A Philippine court has ordered the early release of an American Marine convicted in the 2014 killing of a transgender woman, with the latest ruling stoking anti-U.S. sentiment among some groups here, as the case did six years ago.
Former U.S. Lance Cpl. Joseph Scott Pemberton was sentenced to 10 years in prison for the homicide of Jennifer Laude, but was ordered released after only six years due to good behavior, a regional court in the northern Philippines ruled on Tuesday.
The killing, which took place when Pemberton was in the Southeast Asian country for military exercises, also led to a diplomatic row between longtime allies the Philippines and the United States over which of the two should have custody of the serviceman.
“He is now entitled to be released,” Judge Roline Ginez-Jabalde wrote in her order, which was released to the public on Wednesday. “The Director General, Bureau of Corrections is directed to release the accused from detention unless he is being held for other lawful cause or causes.”
She further said that Pemberton had also paid the Laude family the full amount of 4.6 million Philippine pesos (U.S. $96,000) in damages.
The Philippine military said it would comply with the court order. As of Wednesday night (local time), it wasn’t known if Pemberton had been freed. He was being held in a compound guarded by Philippine and American security personnel at a Philippine military camp in metropolitan Manila, the Associated Press reported.
The U.S. embassy on Wednesday declined to comment on the early release of the former marine.
In 2014, Pemberton, who was then 19 years old, was in the Philippines as part of a U.S. contingent conducting military exercises.
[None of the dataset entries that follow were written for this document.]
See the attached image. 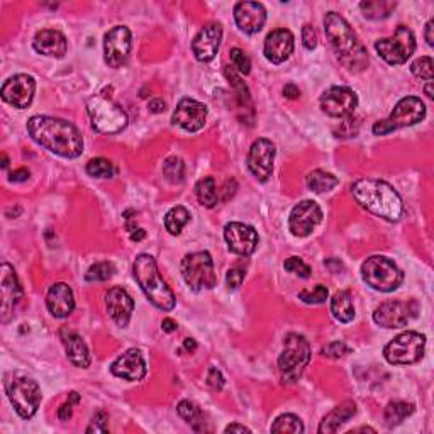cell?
Returning <instances> with one entry per match:
<instances>
[{
	"label": "cell",
	"instance_id": "6da1fadb",
	"mask_svg": "<svg viewBox=\"0 0 434 434\" xmlns=\"http://www.w3.org/2000/svg\"><path fill=\"white\" fill-rule=\"evenodd\" d=\"M31 140L48 151L75 160L84 153V138L72 122L50 115H35L28 121Z\"/></svg>",
	"mask_w": 434,
	"mask_h": 434
},
{
	"label": "cell",
	"instance_id": "7a4b0ae2",
	"mask_svg": "<svg viewBox=\"0 0 434 434\" xmlns=\"http://www.w3.org/2000/svg\"><path fill=\"white\" fill-rule=\"evenodd\" d=\"M324 31L338 56L339 63L353 73H360L368 66V51L346 19L338 12H328L324 17Z\"/></svg>",
	"mask_w": 434,
	"mask_h": 434
},
{
	"label": "cell",
	"instance_id": "3957f363",
	"mask_svg": "<svg viewBox=\"0 0 434 434\" xmlns=\"http://www.w3.org/2000/svg\"><path fill=\"white\" fill-rule=\"evenodd\" d=\"M355 200L370 214L397 223L404 214V202L390 183L377 178H360L351 185Z\"/></svg>",
	"mask_w": 434,
	"mask_h": 434
},
{
	"label": "cell",
	"instance_id": "277c9868",
	"mask_svg": "<svg viewBox=\"0 0 434 434\" xmlns=\"http://www.w3.org/2000/svg\"><path fill=\"white\" fill-rule=\"evenodd\" d=\"M133 273L146 297L149 299V302L155 308L163 310V312H170L175 308L173 292L160 275L156 261L151 254H138L133 265Z\"/></svg>",
	"mask_w": 434,
	"mask_h": 434
},
{
	"label": "cell",
	"instance_id": "5b68a950",
	"mask_svg": "<svg viewBox=\"0 0 434 434\" xmlns=\"http://www.w3.org/2000/svg\"><path fill=\"white\" fill-rule=\"evenodd\" d=\"M310 361L309 341L302 334L289 332L283 338V351L279 358V372L283 384H295Z\"/></svg>",
	"mask_w": 434,
	"mask_h": 434
},
{
	"label": "cell",
	"instance_id": "8992f818",
	"mask_svg": "<svg viewBox=\"0 0 434 434\" xmlns=\"http://www.w3.org/2000/svg\"><path fill=\"white\" fill-rule=\"evenodd\" d=\"M87 112L91 115L92 127L100 134H117L126 129L127 119L126 111L108 97L93 95L87 100Z\"/></svg>",
	"mask_w": 434,
	"mask_h": 434
},
{
	"label": "cell",
	"instance_id": "52a82bcc",
	"mask_svg": "<svg viewBox=\"0 0 434 434\" xmlns=\"http://www.w3.org/2000/svg\"><path fill=\"white\" fill-rule=\"evenodd\" d=\"M3 387L19 416L22 419L35 416L41 404V388L35 380L19 373H10L6 377Z\"/></svg>",
	"mask_w": 434,
	"mask_h": 434
},
{
	"label": "cell",
	"instance_id": "ba28073f",
	"mask_svg": "<svg viewBox=\"0 0 434 434\" xmlns=\"http://www.w3.org/2000/svg\"><path fill=\"white\" fill-rule=\"evenodd\" d=\"M361 279L373 290L388 294L402 285L404 273L390 258L375 254L366 258L365 263L361 265Z\"/></svg>",
	"mask_w": 434,
	"mask_h": 434
},
{
	"label": "cell",
	"instance_id": "9c48e42d",
	"mask_svg": "<svg viewBox=\"0 0 434 434\" xmlns=\"http://www.w3.org/2000/svg\"><path fill=\"white\" fill-rule=\"evenodd\" d=\"M426 117V106L419 97H404L394 107L387 119L375 122L373 134L375 136H385L402 127H411L421 122Z\"/></svg>",
	"mask_w": 434,
	"mask_h": 434
},
{
	"label": "cell",
	"instance_id": "30bf717a",
	"mask_svg": "<svg viewBox=\"0 0 434 434\" xmlns=\"http://www.w3.org/2000/svg\"><path fill=\"white\" fill-rule=\"evenodd\" d=\"M182 276L189 289L194 292L214 289L217 276L211 253L196 252L187 254L182 260Z\"/></svg>",
	"mask_w": 434,
	"mask_h": 434
},
{
	"label": "cell",
	"instance_id": "8fae6325",
	"mask_svg": "<svg viewBox=\"0 0 434 434\" xmlns=\"http://www.w3.org/2000/svg\"><path fill=\"white\" fill-rule=\"evenodd\" d=\"M426 336L416 331H406L395 336L384 348V357L390 365H414L424 357Z\"/></svg>",
	"mask_w": 434,
	"mask_h": 434
},
{
	"label": "cell",
	"instance_id": "7c38bea8",
	"mask_svg": "<svg viewBox=\"0 0 434 434\" xmlns=\"http://www.w3.org/2000/svg\"><path fill=\"white\" fill-rule=\"evenodd\" d=\"M375 50L388 65H404L416 51V37L407 26H399L394 36L377 41Z\"/></svg>",
	"mask_w": 434,
	"mask_h": 434
},
{
	"label": "cell",
	"instance_id": "4fadbf2b",
	"mask_svg": "<svg viewBox=\"0 0 434 434\" xmlns=\"http://www.w3.org/2000/svg\"><path fill=\"white\" fill-rule=\"evenodd\" d=\"M416 301H387L373 312V321L385 329L404 328L417 316Z\"/></svg>",
	"mask_w": 434,
	"mask_h": 434
},
{
	"label": "cell",
	"instance_id": "5bb4252c",
	"mask_svg": "<svg viewBox=\"0 0 434 434\" xmlns=\"http://www.w3.org/2000/svg\"><path fill=\"white\" fill-rule=\"evenodd\" d=\"M0 294H2V310H0V321L2 324H9L14 319V314L19 302L22 301V287L9 263H2L0 267Z\"/></svg>",
	"mask_w": 434,
	"mask_h": 434
},
{
	"label": "cell",
	"instance_id": "9a60e30c",
	"mask_svg": "<svg viewBox=\"0 0 434 434\" xmlns=\"http://www.w3.org/2000/svg\"><path fill=\"white\" fill-rule=\"evenodd\" d=\"M131 31L126 26H115L104 36V55L111 68H121L131 55Z\"/></svg>",
	"mask_w": 434,
	"mask_h": 434
},
{
	"label": "cell",
	"instance_id": "2e32d148",
	"mask_svg": "<svg viewBox=\"0 0 434 434\" xmlns=\"http://www.w3.org/2000/svg\"><path fill=\"white\" fill-rule=\"evenodd\" d=\"M321 108L331 117L348 119L358 107V95L348 87H331L321 95Z\"/></svg>",
	"mask_w": 434,
	"mask_h": 434
},
{
	"label": "cell",
	"instance_id": "e0dca14e",
	"mask_svg": "<svg viewBox=\"0 0 434 434\" xmlns=\"http://www.w3.org/2000/svg\"><path fill=\"white\" fill-rule=\"evenodd\" d=\"M323 220V211L314 200H302L292 209L289 229L295 238H308Z\"/></svg>",
	"mask_w": 434,
	"mask_h": 434
},
{
	"label": "cell",
	"instance_id": "ac0fdd59",
	"mask_svg": "<svg viewBox=\"0 0 434 434\" xmlns=\"http://www.w3.org/2000/svg\"><path fill=\"white\" fill-rule=\"evenodd\" d=\"M36 82L31 75L19 73L10 77L6 84L2 85V100L9 106L16 108H28L35 99Z\"/></svg>",
	"mask_w": 434,
	"mask_h": 434
},
{
	"label": "cell",
	"instance_id": "d6986e66",
	"mask_svg": "<svg viewBox=\"0 0 434 434\" xmlns=\"http://www.w3.org/2000/svg\"><path fill=\"white\" fill-rule=\"evenodd\" d=\"M224 239H226L229 252L239 254L243 258L252 256L256 252L258 241H260L256 229L243 223L226 224V227H224Z\"/></svg>",
	"mask_w": 434,
	"mask_h": 434
},
{
	"label": "cell",
	"instance_id": "ffe728a7",
	"mask_svg": "<svg viewBox=\"0 0 434 434\" xmlns=\"http://www.w3.org/2000/svg\"><path fill=\"white\" fill-rule=\"evenodd\" d=\"M275 162V144L270 140H256L248 151L246 164L258 182H267L273 171Z\"/></svg>",
	"mask_w": 434,
	"mask_h": 434
},
{
	"label": "cell",
	"instance_id": "44dd1931",
	"mask_svg": "<svg viewBox=\"0 0 434 434\" xmlns=\"http://www.w3.org/2000/svg\"><path fill=\"white\" fill-rule=\"evenodd\" d=\"M207 119V107L194 99H182L171 115V122L187 133H199Z\"/></svg>",
	"mask_w": 434,
	"mask_h": 434
},
{
	"label": "cell",
	"instance_id": "7402d4cb",
	"mask_svg": "<svg viewBox=\"0 0 434 434\" xmlns=\"http://www.w3.org/2000/svg\"><path fill=\"white\" fill-rule=\"evenodd\" d=\"M223 39V26L219 22H209L197 32L192 41V51L196 55L197 62L207 63L214 59Z\"/></svg>",
	"mask_w": 434,
	"mask_h": 434
},
{
	"label": "cell",
	"instance_id": "603a6c76",
	"mask_svg": "<svg viewBox=\"0 0 434 434\" xmlns=\"http://www.w3.org/2000/svg\"><path fill=\"white\" fill-rule=\"evenodd\" d=\"M112 375L127 381H140L146 377V363L138 348H131L111 365Z\"/></svg>",
	"mask_w": 434,
	"mask_h": 434
},
{
	"label": "cell",
	"instance_id": "cb8c5ba5",
	"mask_svg": "<svg viewBox=\"0 0 434 434\" xmlns=\"http://www.w3.org/2000/svg\"><path fill=\"white\" fill-rule=\"evenodd\" d=\"M234 21L246 35H256L263 29L267 10L260 2H239L234 7Z\"/></svg>",
	"mask_w": 434,
	"mask_h": 434
},
{
	"label": "cell",
	"instance_id": "d4e9b609",
	"mask_svg": "<svg viewBox=\"0 0 434 434\" xmlns=\"http://www.w3.org/2000/svg\"><path fill=\"white\" fill-rule=\"evenodd\" d=\"M294 48L295 39L289 29H275L265 39L263 53L265 58L273 65H280V63L290 58V55L294 53Z\"/></svg>",
	"mask_w": 434,
	"mask_h": 434
},
{
	"label": "cell",
	"instance_id": "484cf974",
	"mask_svg": "<svg viewBox=\"0 0 434 434\" xmlns=\"http://www.w3.org/2000/svg\"><path fill=\"white\" fill-rule=\"evenodd\" d=\"M106 308L108 316L112 317L119 328H126L129 324L134 310V301L121 287H112L106 295Z\"/></svg>",
	"mask_w": 434,
	"mask_h": 434
},
{
	"label": "cell",
	"instance_id": "4316f807",
	"mask_svg": "<svg viewBox=\"0 0 434 434\" xmlns=\"http://www.w3.org/2000/svg\"><path fill=\"white\" fill-rule=\"evenodd\" d=\"M46 305L56 319H65L75 309V297L68 283L58 282L50 287L46 294Z\"/></svg>",
	"mask_w": 434,
	"mask_h": 434
},
{
	"label": "cell",
	"instance_id": "83f0119b",
	"mask_svg": "<svg viewBox=\"0 0 434 434\" xmlns=\"http://www.w3.org/2000/svg\"><path fill=\"white\" fill-rule=\"evenodd\" d=\"M59 338H62L63 346H65L66 358L73 363L78 368H88L91 366V351H88L87 343L82 339L80 334L72 331L68 328H62L59 331Z\"/></svg>",
	"mask_w": 434,
	"mask_h": 434
},
{
	"label": "cell",
	"instance_id": "f1b7e54d",
	"mask_svg": "<svg viewBox=\"0 0 434 434\" xmlns=\"http://www.w3.org/2000/svg\"><path fill=\"white\" fill-rule=\"evenodd\" d=\"M32 46L39 55L50 56V58H63L68 50V43L63 32L56 29H43L37 31L32 41Z\"/></svg>",
	"mask_w": 434,
	"mask_h": 434
},
{
	"label": "cell",
	"instance_id": "f546056e",
	"mask_svg": "<svg viewBox=\"0 0 434 434\" xmlns=\"http://www.w3.org/2000/svg\"><path fill=\"white\" fill-rule=\"evenodd\" d=\"M355 414H357V404H355L353 400H344V402L336 406L334 409L323 419V422H321L319 426V433L321 434L336 433L344 422L350 421Z\"/></svg>",
	"mask_w": 434,
	"mask_h": 434
},
{
	"label": "cell",
	"instance_id": "4dcf8cb0",
	"mask_svg": "<svg viewBox=\"0 0 434 434\" xmlns=\"http://www.w3.org/2000/svg\"><path fill=\"white\" fill-rule=\"evenodd\" d=\"M331 312L343 324L351 323L355 319V305L350 290H339L332 295Z\"/></svg>",
	"mask_w": 434,
	"mask_h": 434
},
{
	"label": "cell",
	"instance_id": "1f68e13d",
	"mask_svg": "<svg viewBox=\"0 0 434 434\" xmlns=\"http://www.w3.org/2000/svg\"><path fill=\"white\" fill-rule=\"evenodd\" d=\"M414 414V406L409 402H404V400H392L387 404L384 413L385 426L387 428H395L400 422L406 421L407 417Z\"/></svg>",
	"mask_w": 434,
	"mask_h": 434
},
{
	"label": "cell",
	"instance_id": "d6a6232c",
	"mask_svg": "<svg viewBox=\"0 0 434 434\" xmlns=\"http://www.w3.org/2000/svg\"><path fill=\"white\" fill-rule=\"evenodd\" d=\"M339 183V178L334 177L332 173L324 170H314L310 171L305 178V185L310 192H316V194H324L329 192V190L334 189L336 185Z\"/></svg>",
	"mask_w": 434,
	"mask_h": 434
},
{
	"label": "cell",
	"instance_id": "836d02e7",
	"mask_svg": "<svg viewBox=\"0 0 434 434\" xmlns=\"http://www.w3.org/2000/svg\"><path fill=\"white\" fill-rule=\"evenodd\" d=\"M397 7L395 2H388V0H366V2L360 3V10L366 19L372 21H380V19H387L394 12Z\"/></svg>",
	"mask_w": 434,
	"mask_h": 434
},
{
	"label": "cell",
	"instance_id": "e575fe53",
	"mask_svg": "<svg viewBox=\"0 0 434 434\" xmlns=\"http://www.w3.org/2000/svg\"><path fill=\"white\" fill-rule=\"evenodd\" d=\"M196 196L204 207L207 209L216 207L217 202H219V196H217V187L214 178L204 177L202 180L197 182Z\"/></svg>",
	"mask_w": 434,
	"mask_h": 434
},
{
	"label": "cell",
	"instance_id": "d590c367",
	"mask_svg": "<svg viewBox=\"0 0 434 434\" xmlns=\"http://www.w3.org/2000/svg\"><path fill=\"white\" fill-rule=\"evenodd\" d=\"M189 220L190 212L185 207H182V205H177V207H171L167 212V216H164V227H167V231L170 234L178 236Z\"/></svg>",
	"mask_w": 434,
	"mask_h": 434
},
{
	"label": "cell",
	"instance_id": "8d00e7d4",
	"mask_svg": "<svg viewBox=\"0 0 434 434\" xmlns=\"http://www.w3.org/2000/svg\"><path fill=\"white\" fill-rule=\"evenodd\" d=\"M177 413L183 421L189 422V424L192 426L194 431H202V429H205L202 411L196 406V404L190 402V400H182V402H178Z\"/></svg>",
	"mask_w": 434,
	"mask_h": 434
},
{
	"label": "cell",
	"instance_id": "74e56055",
	"mask_svg": "<svg viewBox=\"0 0 434 434\" xmlns=\"http://www.w3.org/2000/svg\"><path fill=\"white\" fill-rule=\"evenodd\" d=\"M272 433H304V424L294 414H282L272 424Z\"/></svg>",
	"mask_w": 434,
	"mask_h": 434
},
{
	"label": "cell",
	"instance_id": "f35d334b",
	"mask_svg": "<svg viewBox=\"0 0 434 434\" xmlns=\"http://www.w3.org/2000/svg\"><path fill=\"white\" fill-rule=\"evenodd\" d=\"M163 175L170 183H182L185 175V164L177 156H170L163 163Z\"/></svg>",
	"mask_w": 434,
	"mask_h": 434
},
{
	"label": "cell",
	"instance_id": "ab89813d",
	"mask_svg": "<svg viewBox=\"0 0 434 434\" xmlns=\"http://www.w3.org/2000/svg\"><path fill=\"white\" fill-rule=\"evenodd\" d=\"M226 77H227V80L231 82V85L234 87V92L238 93L239 106L252 107V97H249V91H248V87L245 85V82L241 80V77H239V75H236L234 70L231 68V66H227L226 68Z\"/></svg>",
	"mask_w": 434,
	"mask_h": 434
},
{
	"label": "cell",
	"instance_id": "60d3db41",
	"mask_svg": "<svg viewBox=\"0 0 434 434\" xmlns=\"http://www.w3.org/2000/svg\"><path fill=\"white\" fill-rule=\"evenodd\" d=\"M87 173L93 178H112L115 173V168L112 162L106 158H93L87 163Z\"/></svg>",
	"mask_w": 434,
	"mask_h": 434
},
{
	"label": "cell",
	"instance_id": "b9f144b4",
	"mask_svg": "<svg viewBox=\"0 0 434 434\" xmlns=\"http://www.w3.org/2000/svg\"><path fill=\"white\" fill-rule=\"evenodd\" d=\"M115 273L114 265L108 261H100V263L92 265L88 272L85 273V280L87 282H106V280L112 279Z\"/></svg>",
	"mask_w": 434,
	"mask_h": 434
},
{
	"label": "cell",
	"instance_id": "7bdbcfd3",
	"mask_svg": "<svg viewBox=\"0 0 434 434\" xmlns=\"http://www.w3.org/2000/svg\"><path fill=\"white\" fill-rule=\"evenodd\" d=\"M411 72H413L414 77L422 78V80H433L434 77V65H433V58L431 56H422V58H417L416 62H413L411 65Z\"/></svg>",
	"mask_w": 434,
	"mask_h": 434
},
{
	"label": "cell",
	"instance_id": "ee69618b",
	"mask_svg": "<svg viewBox=\"0 0 434 434\" xmlns=\"http://www.w3.org/2000/svg\"><path fill=\"white\" fill-rule=\"evenodd\" d=\"M328 295H329V292L324 285H316L312 290L308 289V290L299 292V299H301L304 304H309V305L324 304L326 299H328Z\"/></svg>",
	"mask_w": 434,
	"mask_h": 434
},
{
	"label": "cell",
	"instance_id": "f6af8a7d",
	"mask_svg": "<svg viewBox=\"0 0 434 434\" xmlns=\"http://www.w3.org/2000/svg\"><path fill=\"white\" fill-rule=\"evenodd\" d=\"M245 276H246V263L241 260V261H238V263H234L233 267L229 268V272H227V275H226L227 289H231V290L238 289V287L243 283V280H245Z\"/></svg>",
	"mask_w": 434,
	"mask_h": 434
},
{
	"label": "cell",
	"instance_id": "bcb514c9",
	"mask_svg": "<svg viewBox=\"0 0 434 434\" xmlns=\"http://www.w3.org/2000/svg\"><path fill=\"white\" fill-rule=\"evenodd\" d=\"M229 55L233 68L238 70L239 75H249V72H252V59L248 58V55L243 50H239V48H233Z\"/></svg>",
	"mask_w": 434,
	"mask_h": 434
},
{
	"label": "cell",
	"instance_id": "7dc6e473",
	"mask_svg": "<svg viewBox=\"0 0 434 434\" xmlns=\"http://www.w3.org/2000/svg\"><path fill=\"white\" fill-rule=\"evenodd\" d=\"M283 267H285L287 272L294 273V275L301 276V279H309V276L312 275V270H310L309 265H305L304 261H302L301 258H297V256L289 258V260L283 263Z\"/></svg>",
	"mask_w": 434,
	"mask_h": 434
},
{
	"label": "cell",
	"instance_id": "c3c4849f",
	"mask_svg": "<svg viewBox=\"0 0 434 434\" xmlns=\"http://www.w3.org/2000/svg\"><path fill=\"white\" fill-rule=\"evenodd\" d=\"M108 431V416L106 411H99L93 414L87 433H107Z\"/></svg>",
	"mask_w": 434,
	"mask_h": 434
},
{
	"label": "cell",
	"instance_id": "681fc988",
	"mask_svg": "<svg viewBox=\"0 0 434 434\" xmlns=\"http://www.w3.org/2000/svg\"><path fill=\"white\" fill-rule=\"evenodd\" d=\"M348 351H350V348L343 341H332L323 348V355L328 358H343Z\"/></svg>",
	"mask_w": 434,
	"mask_h": 434
},
{
	"label": "cell",
	"instance_id": "f907efd6",
	"mask_svg": "<svg viewBox=\"0 0 434 434\" xmlns=\"http://www.w3.org/2000/svg\"><path fill=\"white\" fill-rule=\"evenodd\" d=\"M224 381L226 380H224L223 373H220L219 370L216 368V366H211V368H209V373H207V385L209 387H211L212 390L219 392V390H223Z\"/></svg>",
	"mask_w": 434,
	"mask_h": 434
},
{
	"label": "cell",
	"instance_id": "816d5d0a",
	"mask_svg": "<svg viewBox=\"0 0 434 434\" xmlns=\"http://www.w3.org/2000/svg\"><path fill=\"white\" fill-rule=\"evenodd\" d=\"M302 43H304L305 50H314L317 46V35L312 26L305 24L302 28Z\"/></svg>",
	"mask_w": 434,
	"mask_h": 434
},
{
	"label": "cell",
	"instance_id": "f5cc1de1",
	"mask_svg": "<svg viewBox=\"0 0 434 434\" xmlns=\"http://www.w3.org/2000/svg\"><path fill=\"white\" fill-rule=\"evenodd\" d=\"M72 416H73V404L72 402L63 404V406L58 409L59 421H68V419H72Z\"/></svg>",
	"mask_w": 434,
	"mask_h": 434
},
{
	"label": "cell",
	"instance_id": "db71d44e",
	"mask_svg": "<svg viewBox=\"0 0 434 434\" xmlns=\"http://www.w3.org/2000/svg\"><path fill=\"white\" fill-rule=\"evenodd\" d=\"M29 178V170H26V168H19V170L16 171H10L9 175V180L10 182H26Z\"/></svg>",
	"mask_w": 434,
	"mask_h": 434
},
{
	"label": "cell",
	"instance_id": "11a10c76",
	"mask_svg": "<svg viewBox=\"0 0 434 434\" xmlns=\"http://www.w3.org/2000/svg\"><path fill=\"white\" fill-rule=\"evenodd\" d=\"M148 108L153 112V114H162V112L167 111V104H164L162 99H153V100H149Z\"/></svg>",
	"mask_w": 434,
	"mask_h": 434
},
{
	"label": "cell",
	"instance_id": "9f6ffc18",
	"mask_svg": "<svg viewBox=\"0 0 434 434\" xmlns=\"http://www.w3.org/2000/svg\"><path fill=\"white\" fill-rule=\"evenodd\" d=\"M283 95H285L287 99H297V97L301 95V91H299L297 85L287 84L285 87H283Z\"/></svg>",
	"mask_w": 434,
	"mask_h": 434
},
{
	"label": "cell",
	"instance_id": "6f0895ef",
	"mask_svg": "<svg viewBox=\"0 0 434 434\" xmlns=\"http://www.w3.org/2000/svg\"><path fill=\"white\" fill-rule=\"evenodd\" d=\"M249 431H252V429L246 428V426L243 424H238V422L226 426V429H224V433H249Z\"/></svg>",
	"mask_w": 434,
	"mask_h": 434
},
{
	"label": "cell",
	"instance_id": "680465c9",
	"mask_svg": "<svg viewBox=\"0 0 434 434\" xmlns=\"http://www.w3.org/2000/svg\"><path fill=\"white\" fill-rule=\"evenodd\" d=\"M433 26H434V21L431 19V21L428 22V24H426V31H424V37H426V41H428V44L429 46H433L434 44V37H433Z\"/></svg>",
	"mask_w": 434,
	"mask_h": 434
},
{
	"label": "cell",
	"instance_id": "91938a15",
	"mask_svg": "<svg viewBox=\"0 0 434 434\" xmlns=\"http://www.w3.org/2000/svg\"><path fill=\"white\" fill-rule=\"evenodd\" d=\"M177 323H175L173 319H163V323H162V329L164 332H173V331H177Z\"/></svg>",
	"mask_w": 434,
	"mask_h": 434
},
{
	"label": "cell",
	"instance_id": "94428289",
	"mask_svg": "<svg viewBox=\"0 0 434 434\" xmlns=\"http://www.w3.org/2000/svg\"><path fill=\"white\" fill-rule=\"evenodd\" d=\"M183 346H185V350L189 351V353H194V351L197 350L196 339H192V338H187L185 343H183Z\"/></svg>",
	"mask_w": 434,
	"mask_h": 434
},
{
	"label": "cell",
	"instance_id": "6125c7cd",
	"mask_svg": "<svg viewBox=\"0 0 434 434\" xmlns=\"http://www.w3.org/2000/svg\"><path fill=\"white\" fill-rule=\"evenodd\" d=\"M144 236H146V233L143 229H134L133 233H131V239H133V241H141V239H144Z\"/></svg>",
	"mask_w": 434,
	"mask_h": 434
},
{
	"label": "cell",
	"instance_id": "be15d7a7",
	"mask_svg": "<svg viewBox=\"0 0 434 434\" xmlns=\"http://www.w3.org/2000/svg\"><path fill=\"white\" fill-rule=\"evenodd\" d=\"M68 402H72L73 406H77V404L80 402V395H78L77 392H70V394H68Z\"/></svg>",
	"mask_w": 434,
	"mask_h": 434
},
{
	"label": "cell",
	"instance_id": "e7e4bbea",
	"mask_svg": "<svg viewBox=\"0 0 434 434\" xmlns=\"http://www.w3.org/2000/svg\"><path fill=\"white\" fill-rule=\"evenodd\" d=\"M424 93L429 97V99H433V97H434V93H433V82L431 80H429L428 85H426V87H424Z\"/></svg>",
	"mask_w": 434,
	"mask_h": 434
},
{
	"label": "cell",
	"instance_id": "03108f58",
	"mask_svg": "<svg viewBox=\"0 0 434 434\" xmlns=\"http://www.w3.org/2000/svg\"><path fill=\"white\" fill-rule=\"evenodd\" d=\"M365 431L375 433V429H372V428H358V429H353V431H351V433H365Z\"/></svg>",
	"mask_w": 434,
	"mask_h": 434
},
{
	"label": "cell",
	"instance_id": "003e7915",
	"mask_svg": "<svg viewBox=\"0 0 434 434\" xmlns=\"http://www.w3.org/2000/svg\"><path fill=\"white\" fill-rule=\"evenodd\" d=\"M2 167H3V168L9 167V160H7L6 155H2Z\"/></svg>",
	"mask_w": 434,
	"mask_h": 434
}]
</instances>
He met Laude at a nightclub in Olongapo city, in Central Luzon. The two went to a motel where she later was found dead with her head pushed into a toilet, according to court records. Pemberton was seen leaving the hotel.
‘US continues to trump Philippine sovereignty’
The court’s decision Tuesday to release Pemberton angered Philippine nationalist and leftist groups. It was also roundly condemned by Presidential spokesman Harry Roque, who commented on the ruling in his position as a lawyer who represented Laude’s family.
The court order undermined sovereignty in the Philippines, a former American colony, and put U.S. interests front and center, critics said.
Roque said the early release decision proved that despite President Rodrigo Duterte’s “independent foreign policy,” the U.S. still had “the status of conquering colonials in our country.”
“As former private prosecutor for the Laude family, I deplore the short period of imprisonment meted [out to] Pemberton who killed a Filipino in the most gruesome manner,” he said in a statement. Laude’s death “personifies the death of Philippine sovereignty.”
In 2014-2015, the arrest and trial of Pemberton led to a diplomatic tussle. In December 2014, when the Philippines requested that it take custody of Pemberton, the U.S. Embassy in Manila argued that the Marine should be in American custody. The embassy cited, a bilateral military pact, the Visiting Forces Agreement (VFA), as giving Washington the right to have him in its custody.
Pemberton was kept in U.S. custody at a Philippine military base in Quezon City, near Manila, but prosecuted and convicted by a regional court in Olongapo. Since his conviction, Pemberton has been incarcerated in a jail at the military base.
Now, the early release of Pemberton is a “travesty of justice” and “the most recent vivid example of the lopsidedness” of a military defense deal that favors the U.S., said Cristina Palabay, secretary general of the nationalist human rights group Karapatan.
“This action will go down in the annals of the Philippines’ history as among the most notorious proof that the U.S. continues to trump Philippine sovereignty to this day,” Palabay told BenarNews.
The military pact with the U.S. unduly protects American military personnel, the Communist Party of the Philippines said in a statement.
“The special privilege afforded to Pemberton underscores the unjustness of the Visiting Forces Agreement, which gives American military personnel extraordinary legal status while in the country, and by default shields them from legal action, in cases where they commit criminal violations,” the party said in a statement published by FightBack!News.
In January, the Philippine president threatened to terminate the Visiting Forces Agreement with Washington but put that plan on hold in June.
Since assuming office as President in 2016, Duterte has sought to distance himself from the U.S. and instead strengthen ties with Washington’s rivals, China and Russia.